-- Start Source passage --

This deed does not relieve the Subcontractor of any of its obligations included in the Agreement, nor does it restrict any of the rights of Fine Touch Pty Ltd.
I/We agree that the Final Payment Due is $120,000.00 including GST and that this is in accordance with the terms of the Agreement (or as otherwise agreed between the Parties) and is the final amount to which the Subcontractor is entitled.
EXECUTED AS A DEED
FOR AND ON BEHALF OF:
Company: Classic Deco Pty Ltd
[Signature and name of director]
[Date]
[Signature and name of witness]
[Date]
As will be apparent, the deed was a deed poll. (As to the derivation of the expression “deed poll” see Butterworth, Halsbury’s Laws of England, 3rd ed, vol 11 at 339.) It was executed by Mr Edvard Farhad as the director of the plaintiff company. It was witnessed by Mr Philip Makrys, the contracts manager of the defendant company.
Each of the claims made by the plaintiff fall within the scope of the clause releasing the defendant in the relevant deed. That is because each claim is a claim “arising out of or in consequence of the above project/supply/trade works”. No submission to the contrary was made.
If the deeds in question are not set aside then the plaintiff’s most significant claims must fail. It is therefore appropriate to consider whether or not the plaintiff’s contentions that each of the deeds is voidable for duress is made out.

-- End Source passage --
-- Start Dataset --

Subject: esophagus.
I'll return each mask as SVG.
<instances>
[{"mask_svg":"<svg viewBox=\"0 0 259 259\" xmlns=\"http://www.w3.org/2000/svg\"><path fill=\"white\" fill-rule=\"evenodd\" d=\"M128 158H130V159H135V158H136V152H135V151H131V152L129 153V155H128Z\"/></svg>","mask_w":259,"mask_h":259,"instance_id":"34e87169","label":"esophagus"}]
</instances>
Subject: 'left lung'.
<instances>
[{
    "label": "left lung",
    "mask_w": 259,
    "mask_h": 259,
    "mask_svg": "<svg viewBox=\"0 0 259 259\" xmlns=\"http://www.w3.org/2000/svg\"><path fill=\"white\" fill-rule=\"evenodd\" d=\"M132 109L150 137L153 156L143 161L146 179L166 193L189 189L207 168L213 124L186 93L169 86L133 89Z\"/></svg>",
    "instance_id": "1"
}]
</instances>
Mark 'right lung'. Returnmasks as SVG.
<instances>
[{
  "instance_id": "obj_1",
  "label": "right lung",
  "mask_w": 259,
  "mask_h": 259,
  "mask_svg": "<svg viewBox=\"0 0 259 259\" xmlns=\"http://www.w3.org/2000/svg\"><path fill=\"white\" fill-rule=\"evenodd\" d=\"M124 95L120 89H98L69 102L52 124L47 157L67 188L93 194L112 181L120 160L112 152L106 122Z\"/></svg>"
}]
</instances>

-- End Dataset --

- Work to do
1 – In the judgment excerpt, who witnessed the deed?
2 – From the judgment excerpt, extract word for word the passage beginning with the words "This deed does" and ending with "Subcontractor is entitled.".

- Problem solutions
1 – Mr Philip Makrys, the contracts manager of the defendant company, witnessed it.

2 –
This deed does not relieve the Subcontractor of any of its obligations included in the Agreement, nor does it restrict any of the rights of Fine Touch Pty Ltd.
I/We agree that the Final Payment Due is $120,000.00 including GST and that this is in accordance with the terms of the Agreement (or as otherwise agreed between the Parties) and is the final amount to which the Subcontractor is entitled.